**ARBEITSAUFTRÄGE:**
a) Bearbeite im Text über Polizeigewalt gegen Geflüchtete den Abschnitt von „Eigentlich hegt Elke“ bis einschließlich „habe schon begonnen.“, indem du „Dokumentationsarbeit“ durch „Recherchearbeit“ ersetzt.
b) Gib an, wie oft laut dem Text über Polizeigewalt gegen Geflüchtete in Harsefeld auf Kamal Ibrahim geschossen wurde.
c) Fasse den Text über Polizeigewalt gegen Geflüchtete in zwei Sätzen zusammen.

**LESETEXT:**
---+---

Geflüchtete werden besonders oft Opfer von Übergriffen und Polizeigewalt. Eine Berliner Initiative dokumentiert solche Fälle seit fast 30 Jahren.

Tödliche Folgen der Abschottung

Eigentlich hegt Elke Schmidt von der Antirassistischen Initiative Berlin schon seit dem ersten Bericht von 1993 die Hoffnung, dass ihre Arbeit irgendwann überflüssig wird, wenn es keine Flüchtlingspolitik mit tödlichen Folgen mehr gibt. Aber solange das nicht passiert, werde sie mit ihren Mit­streiter*in­nen die Dokumentationsarbeit fortsetzen, stellt sie klar. Die Sichtung für die nächste Ausgabe habe schon begonnen.

Immer wieder werden Geflüchtete in Deutschland bei Polizeieinsätzen verletzt oder getötet. Das dokumentiert die in Berlin ansässige „Antirassistische Initiative“ seit 1993 jedes Jahr im Report „Bundesdeutsche Flüchtlingspolitik und ihre tödlichen Folgen“. Dessen neueste, 29. Ausgabe ist nun erschienen. Sie umfasst viele Fälle, die entweder nie besonders bekannt wurden oder längst vergessen sind.Demnach ereignete sich ein gravierender Fall mit tödlichen Folgen am 3. Oktober 2021 im niedersächsischen Harsefeld im Landkreis Stade: Vier Po­li­zei­be­am­t*in­nen feuerten dreizehnmal auf Kamal Ibrahim. Der Mann aus dem Sudan war …

… in einer psychischen Notsituation. Deshalb hatten dessen Mit­be­woh­ne­r:in­nen dreimal die Polizei gerufen. Ibrahim selbst war beim zweiten Besuch freiwillig mit den Be­am­t:in­nen mitgegangen, um eine Eskalation zu verhindern – wurde aber wenig später zurück in die Unterkunft geschickt. Beim dritten Einsatz hatte Ibrahim ein Messer in der Hand; die Po­li­zis­t*in­nen fühlten sich bedroht und griffen zur Waffe.

Die Staatsanwaltschaft Stade stellte die Ermittlungen gegen die Po­li­zis­t*in­nen ein. Die Begründung: „Rechtlich sind alle Schüsse für die angegriffenen Polizeibeamten als Notwehr und für einen aus der angrenzenden Küche schießenden Polizeibeamten als sogenannte Nothilfe gerechtfertigt gewesen.“ Einige Tage nach dem Tod von Ibrahim demonstrierten in Stade rund 100 Menschen und forderten „Black Lives still Matter“. Heute erinnern sich nur noch wenige an den Fall. Auch deshalb beschreibt ihn die neue Ausgabe der Dokumentation noch einmal ausführlich.

---+---

**VORLIEGENDES MATERIAL:**
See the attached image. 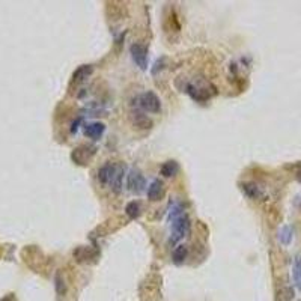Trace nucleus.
Wrapping results in <instances>:
<instances>
[{
    "mask_svg": "<svg viewBox=\"0 0 301 301\" xmlns=\"http://www.w3.org/2000/svg\"><path fill=\"white\" fill-rule=\"evenodd\" d=\"M170 222H172V238L170 243L175 244L176 241L185 238L190 233L191 225L188 215L183 211L179 204H175L170 208Z\"/></svg>",
    "mask_w": 301,
    "mask_h": 301,
    "instance_id": "1",
    "label": "nucleus"
},
{
    "mask_svg": "<svg viewBox=\"0 0 301 301\" xmlns=\"http://www.w3.org/2000/svg\"><path fill=\"white\" fill-rule=\"evenodd\" d=\"M124 173H125V167L122 164L107 163L98 170V181L103 185H107L113 191L117 193L120 190V187H122Z\"/></svg>",
    "mask_w": 301,
    "mask_h": 301,
    "instance_id": "2",
    "label": "nucleus"
},
{
    "mask_svg": "<svg viewBox=\"0 0 301 301\" xmlns=\"http://www.w3.org/2000/svg\"><path fill=\"white\" fill-rule=\"evenodd\" d=\"M134 101L137 103V107L143 112L148 113H158L162 110V103H160V98L154 92H145L140 96H137Z\"/></svg>",
    "mask_w": 301,
    "mask_h": 301,
    "instance_id": "3",
    "label": "nucleus"
},
{
    "mask_svg": "<svg viewBox=\"0 0 301 301\" xmlns=\"http://www.w3.org/2000/svg\"><path fill=\"white\" fill-rule=\"evenodd\" d=\"M131 56L134 59L136 65L140 69L148 68V47L142 44H133L131 46Z\"/></svg>",
    "mask_w": 301,
    "mask_h": 301,
    "instance_id": "4",
    "label": "nucleus"
},
{
    "mask_svg": "<svg viewBox=\"0 0 301 301\" xmlns=\"http://www.w3.org/2000/svg\"><path fill=\"white\" fill-rule=\"evenodd\" d=\"M93 155H95V148L89 145H83L75 148L71 157L77 164H86L88 162H91Z\"/></svg>",
    "mask_w": 301,
    "mask_h": 301,
    "instance_id": "5",
    "label": "nucleus"
},
{
    "mask_svg": "<svg viewBox=\"0 0 301 301\" xmlns=\"http://www.w3.org/2000/svg\"><path fill=\"white\" fill-rule=\"evenodd\" d=\"M146 187V179L145 176L140 173L139 170L133 169L130 173H128V188L133 191V193H142Z\"/></svg>",
    "mask_w": 301,
    "mask_h": 301,
    "instance_id": "6",
    "label": "nucleus"
},
{
    "mask_svg": "<svg viewBox=\"0 0 301 301\" xmlns=\"http://www.w3.org/2000/svg\"><path fill=\"white\" fill-rule=\"evenodd\" d=\"M164 196V184L160 179H155L151 183V185L148 187V199L152 200V202H157Z\"/></svg>",
    "mask_w": 301,
    "mask_h": 301,
    "instance_id": "7",
    "label": "nucleus"
},
{
    "mask_svg": "<svg viewBox=\"0 0 301 301\" xmlns=\"http://www.w3.org/2000/svg\"><path fill=\"white\" fill-rule=\"evenodd\" d=\"M106 131V125L101 124V122H91V124H86L85 125V134L93 140L99 139L103 136V133Z\"/></svg>",
    "mask_w": 301,
    "mask_h": 301,
    "instance_id": "8",
    "label": "nucleus"
},
{
    "mask_svg": "<svg viewBox=\"0 0 301 301\" xmlns=\"http://www.w3.org/2000/svg\"><path fill=\"white\" fill-rule=\"evenodd\" d=\"M92 71H93L92 65H82V67H78V68L75 69L74 75H72L74 82H83L85 78H88V77L92 74Z\"/></svg>",
    "mask_w": 301,
    "mask_h": 301,
    "instance_id": "9",
    "label": "nucleus"
},
{
    "mask_svg": "<svg viewBox=\"0 0 301 301\" xmlns=\"http://www.w3.org/2000/svg\"><path fill=\"white\" fill-rule=\"evenodd\" d=\"M178 172H179V166H178L176 162H166V163L162 166V175L166 176V178L175 176Z\"/></svg>",
    "mask_w": 301,
    "mask_h": 301,
    "instance_id": "10",
    "label": "nucleus"
},
{
    "mask_svg": "<svg viewBox=\"0 0 301 301\" xmlns=\"http://www.w3.org/2000/svg\"><path fill=\"white\" fill-rule=\"evenodd\" d=\"M188 255V250L185 246H178L175 250H173V262L175 264H183L185 257Z\"/></svg>",
    "mask_w": 301,
    "mask_h": 301,
    "instance_id": "11",
    "label": "nucleus"
},
{
    "mask_svg": "<svg viewBox=\"0 0 301 301\" xmlns=\"http://www.w3.org/2000/svg\"><path fill=\"white\" fill-rule=\"evenodd\" d=\"M243 191H244L250 199H259L260 196H262V191H260L259 187L255 185V184H244V185H243Z\"/></svg>",
    "mask_w": 301,
    "mask_h": 301,
    "instance_id": "12",
    "label": "nucleus"
},
{
    "mask_svg": "<svg viewBox=\"0 0 301 301\" xmlns=\"http://www.w3.org/2000/svg\"><path fill=\"white\" fill-rule=\"evenodd\" d=\"M278 239H280V243L282 244H289L292 241V229L289 226L282 228L278 232Z\"/></svg>",
    "mask_w": 301,
    "mask_h": 301,
    "instance_id": "13",
    "label": "nucleus"
},
{
    "mask_svg": "<svg viewBox=\"0 0 301 301\" xmlns=\"http://www.w3.org/2000/svg\"><path fill=\"white\" fill-rule=\"evenodd\" d=\"M74 256L78 259V260H88L86 257H95L96 256V252L91 250V249H86V247H80L77 252H74Z\"/></svg>",
    "mask_w": 301,
    "mask_h": 301,
    "instance_id": "14",
    "label": "nucleus"
},
{
    "mask_svg": "<svg viewBox=\"0 0 301 301\" xmlns=\"http://www.w3.org/2000/svg\"><path fill=\"white\" fill-rule=\"evenodd\" d=\"M125 212L130 218H137L140 215V204L139 202H130L125 208Z\"/></svg>",
    "mask_w": 301,
    "mask_h": 301,
    "instance_id": "15",
    "label": "nucleus"
},
{
    "mask_svg": "<svg viewBox=\"0 0 301 301\" xmlns=\"http://www.w3.org/2000/svg\"><path fill=\"white\" fill-rule=\"evenodd\" d=\"M294 277H295V282L301 289V257H298L295 260V267H294Z\"/></svg>",
    "mask_w": 301,
    "mask_h": 301,
    "instance_id": "16",
    "label": "nucleus"
},
{
    "mask_svg": "<svg viewBox=\"0 0 301 301\" xmlns=\"http://www.w3.org/2000/svg\"><path fill=\"white\" fill-rule=\"evenodd\" d=\"M56 289H57V292H59L60 295L65 294V285H64L62 278H60V276H59V274L56 276Z\"/></svg>",
    "mask_w": 301,
    "mask_h": 301,
    "instance_id": "17",
    "label": "nucleus"
},
{
    "mask_svg": "<svg viewBox=\"0 0 301 301\" xmlns=\"http://www.w3.org/2000/svg\"><path fill=\"white\" fill-rule=\"evenodd\" d=\"M0 301H17V300H15V297H14L12 294H8V295H5Z\"/></svg>",
    "mask_w": 301,
    "mask_h": 301,
    "instance_id": "18",
    "label": "nucleus"
}]
</instances>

---+---

**ANTWORTEN JE AUFGABE:**
a)
Eigentlich hegt Elke Schmidt von der Antirassistischen Initiative Berlin schon seit dem ersten Bericht von 1993 die Hoffnung, dass ihre Arbeit irgendwann überflüssig wird, wenn es keine Flüchtlingspolitik mit tödlichen Folgen mehr gibt. Aber solange das nicht passiert, werde sie mit ihren Mit­streiter*in­nen die Recherchearbeit fortsetzen, stellt sie klar. Die Sichtung für die nächste Ausgabe habe schon begonnen.

b) Dreizehnmal.

c) Die Antirassistische Initiative Berlin dokumentiert seit 1993 jedes Jahr im Report „Bundesdeutsche Flüchtlingspolitik und ihre tödlichen Folgen“, wie Geflüchtete in Deutschland bei Polizeieinsätzen verletzt oder getötet werden, und nun ist die 29. Ausgabe erschienen. Darin wird unter anderem der Fall von Kamal Ibrahim ausführlich beschrieben, auf den vier Polizeibeamt*innen am 3. Oktober 2021 in Harsefeld dreizehnmal feuerten, als er ein Messer in der Hand hatte; die Staatsanwaltschaft Stade stellte die Ermittlungen ein, weil sie die Schüsse als Notwehr und Nothilfe gerechtfertigt sah.